*OBJECTIF 1:*
Renvoyez chacune des lignes contenant le mot « fabric ».

Toutefois, l'idole possiblement vénérée par les Templiers est de formes très diverses selon les témoignages recueillis durant les procès : tantôt très grande, tantôt tenant dans une poche, parfois en bois, en os ou en métal, sous la forme d'une statue ou d'une toile de peinture, l'idole représente souvent une tête d'homme barbu mais peut également être un lion à tête de femme, ou un visage presque humain pâle avec des cheveux frisés. Les inquisiteurs recherchèrent activement des têtes en bois ou en métal représentant Baphomet, qui auraient été nombreuses. Même les membres haut placés de l'Ordre du Temple, tels que Hugues de Pairaud, furent incapables de décrire la tête, expliquant qu'elle était trop hideuse pour être décrite, ou bien qu'ils fussent trop loin pour la voir[10].

Dans le même ordre d'idées d'allusion à la symbolique du ternaire, une clé de voûte représentant trois faces humaines à la bouche ouverte fut découverte dans une salle de la forteresse de Tomar. Seuls, des experts ont pu avoir accès à la partie du château qui la contient. Cette salle est interdite au public[12].[source insuffisante]

Idée d'une influence orientale

La créature fantasmagorique fait presque immanquablement l'objet d'un engouement chez les individus ou groupes qui s'intéressent aux Templiers, en particulier lorsqu'on aborde les prétendues pratiques hétérodoxes qu'ils auraient acquises au Proche-Orient, au contact des cultures déjà en place parmi les États latins d'Orient.

Une autre théorie en fait la tête conservée d'Hugues de Payns, selon le témoignage d'un frère templier conservé dans les archives du Vatican[13]. Cependant, rien ne permet de donner foi à ce témoignage, non plus qu'il est possible de l'infirmer, ni même de vérifier son existence, attestée par l'historien Heinrich Finke, lui-même cité par l'abbé Pétel.

Dans la maçonnerie

Le Baphomet en franc-maçonnerie, dans le canular de Taxil, illustration de Pierre Méjanel.

Plusieurs auteurs et ouvrages antimaçonniques lient la franc-maçonnerie à la figure de Baphomet. Par exemple, Serge Abad-Gallardo, membre démissionnaire de la franc-maçonnerie française de l'obédience maçonnique de l'Ordre maçonnique mixte international « le Droit humain » ayant atteint le 18e degré maçonnique, converti à la religion catholique, cite le 29e degré maçonnique faisant partie des Hauts grades maçonniques comme plaçant le candidat au grade devant une effigie du Baphomet et à côté un crucifix que le candidat doit piétiner. Il interprète ce rite maçonnique dans le sens où la glorification de l'homme recherchée passe par le rejet du Dieu des chrétiens[14].

*DONNÉES:*

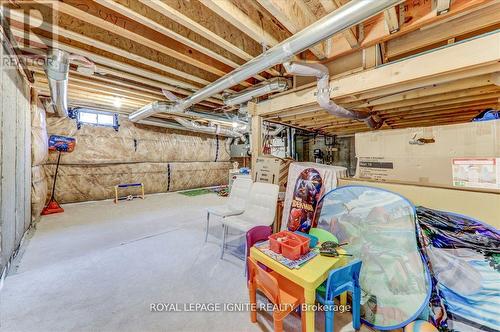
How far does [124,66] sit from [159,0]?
137 centimetres

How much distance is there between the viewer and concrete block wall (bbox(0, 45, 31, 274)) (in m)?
1.75

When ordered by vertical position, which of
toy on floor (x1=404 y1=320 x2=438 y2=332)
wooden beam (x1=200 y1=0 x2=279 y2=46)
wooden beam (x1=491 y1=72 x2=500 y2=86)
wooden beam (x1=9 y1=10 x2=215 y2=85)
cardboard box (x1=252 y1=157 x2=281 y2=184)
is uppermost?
wooden beam (x1=9 y1=10 x2=215 y2=85)

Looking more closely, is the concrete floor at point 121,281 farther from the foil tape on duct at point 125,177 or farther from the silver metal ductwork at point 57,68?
the silver metal ductwork at point 57,68

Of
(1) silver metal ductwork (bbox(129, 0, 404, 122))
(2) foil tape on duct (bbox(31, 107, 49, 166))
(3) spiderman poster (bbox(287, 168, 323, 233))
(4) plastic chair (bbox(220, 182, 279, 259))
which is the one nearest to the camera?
(1) silver metal ductwork (bbox(129, 0, 404, 122))

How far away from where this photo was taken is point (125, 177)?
5555 millimetres

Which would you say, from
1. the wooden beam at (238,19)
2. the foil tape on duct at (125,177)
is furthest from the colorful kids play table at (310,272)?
the foil tape on duct at (125,177)


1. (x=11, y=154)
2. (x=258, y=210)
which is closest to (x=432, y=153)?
(x=258, y=210)

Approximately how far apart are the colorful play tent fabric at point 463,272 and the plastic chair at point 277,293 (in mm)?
838

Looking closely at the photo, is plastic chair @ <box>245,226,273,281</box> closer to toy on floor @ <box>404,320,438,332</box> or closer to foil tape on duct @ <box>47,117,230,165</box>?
toy on floor @ <box>404,320,438,332</box>

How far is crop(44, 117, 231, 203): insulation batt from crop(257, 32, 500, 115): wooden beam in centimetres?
534

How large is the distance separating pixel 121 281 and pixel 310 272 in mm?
1776

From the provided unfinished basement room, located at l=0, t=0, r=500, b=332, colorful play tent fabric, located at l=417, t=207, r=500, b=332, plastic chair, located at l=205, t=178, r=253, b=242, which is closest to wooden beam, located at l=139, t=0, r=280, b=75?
unfinished basement room, located at l=0, t=0, r=500, b=332

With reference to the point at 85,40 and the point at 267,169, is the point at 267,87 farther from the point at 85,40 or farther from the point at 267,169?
the point at 85,40

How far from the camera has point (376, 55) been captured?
6.39 feet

*OBJECTIF 2:*
Répondez brièvement aux questions suivantes à partir du texte sur Baphomet :
(a) Quel membre haut placé de l'Ordre du Temple fut incapable de décrire la tête ?
(b) Dans quelle forteresse fut découverte une clé de voûte représentant trois faces humaines ?
(c) Quel degré maçonnique Serge Abad-Gallardo avait-il atteint ?

*RÉPONSE CORRECTE 1:*
Approximately how far apart are the colorful play tent fabric at point 463,272 and the plastic chair at point 277,293 (in mm)?
From the provided unfinished basement room, located at l=0, t=0, r=500, b=332, colorful play tent fabric, located at l=417, t=207, r=500, b=332, plastic chair, located at l=205, t=178, r=253, b=242, which is closest to wooden beam, located at l=139, t=0, r=280, b=75?

*RÉPONSE CORRECTE 2:*
(a) Hugues de Pairaud
(b) La forteresse de Tomar
(c) Le 18e degré